We want you to understand your body from the inside out. That's why we regularly provide you with articles on anatomy, injury-prevention, and all things Pilates. It's one way we help you Build Yourself. OnPointe. 

Set Your Compass to Pilates, Then Back to the Trail

Ali Weeks

Pilates for hikers
Pilates for hikers

Nothing beats the smell of warm pine trees, the crunch of the trail beneath your boots, and the tranquil silence of escaping the city for a wilderness hike. We want you to enjoy your outdoor adventures as much as possible this summer, so naturally we recommend Pilates. 

1) Keep your balance

It’s funny how something as routine as walking can be so challenging! When hiking on rough trails and rocky terrain, ankle injuries are one misstep away. Good hiking boots with solid ankle support are a must, but so is Pilates. We start class with footwork, which strengthens your ankles, preventing them from rolling when you’re hiking on a backcountry trail. We also keep a close eye on your knees to make sure they are tracking properly. This strengthens your knee joint and decreases your risk of injury.
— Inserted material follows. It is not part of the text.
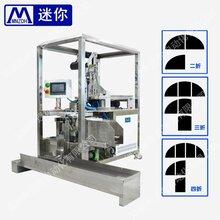 面膜折叠机工厂无纺布面膜包装机深圳迷你面膜图片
Even though California is in a drought, cold mountain streams still trickle their way across trails. And while many well-maintained trails have bridges to help you cross the gap, many don’t. Time to play frogger! If you find yourself hopping from one rock to the next, you’ll want your balance to be on point. Hiking poles make performing these tricky balancing acts easier, but you need strong arms to assist you. Luckily, Pilates can help with that, too.

Pilates for hikers
Pilates for hikers

2) Conquer hills

Northern California is not known for being flat. Get out in the woods and you’ll be hard pressed to find a trail that doesn’t take you up and down and up again. We wouldn’t change that for the world, though! Hilly trails provide incredible views — and an incredible workout.

The physical challenges of climbing uphill are quite obvious: your quads burn like crazy. You may also feel that your back is working overtime, especially if you’re carrying a heavy backpack. Engaging your abdominals will help you climb the mountain like a champ. And with that view, it will totally be worth it.

However, going downhill is no walk in the park, either (unless, of course, you’re in a national park). Your hamstrings and abs help you fight gravity so you can descend with control and not like a ragdoll.

Pilates for hikers
Pilates for hikers

3) Combat stiffness

If you’re backpacking (that is, carrying all of your camping gear as you hike), you’ll immediately notice the difference compared to hiking without any gear. Tiny muscles called multifidi are lined up and down your spine helping to stabilize. When you’re carrying a heavy pack and walking on an uneven trail, these little guys have to work hard to support your spine. After a long day of hiking, you may feel soreness all up and down your back. Pilates exercises are all about mobilizing the spine, helping you to relieve that stiffness.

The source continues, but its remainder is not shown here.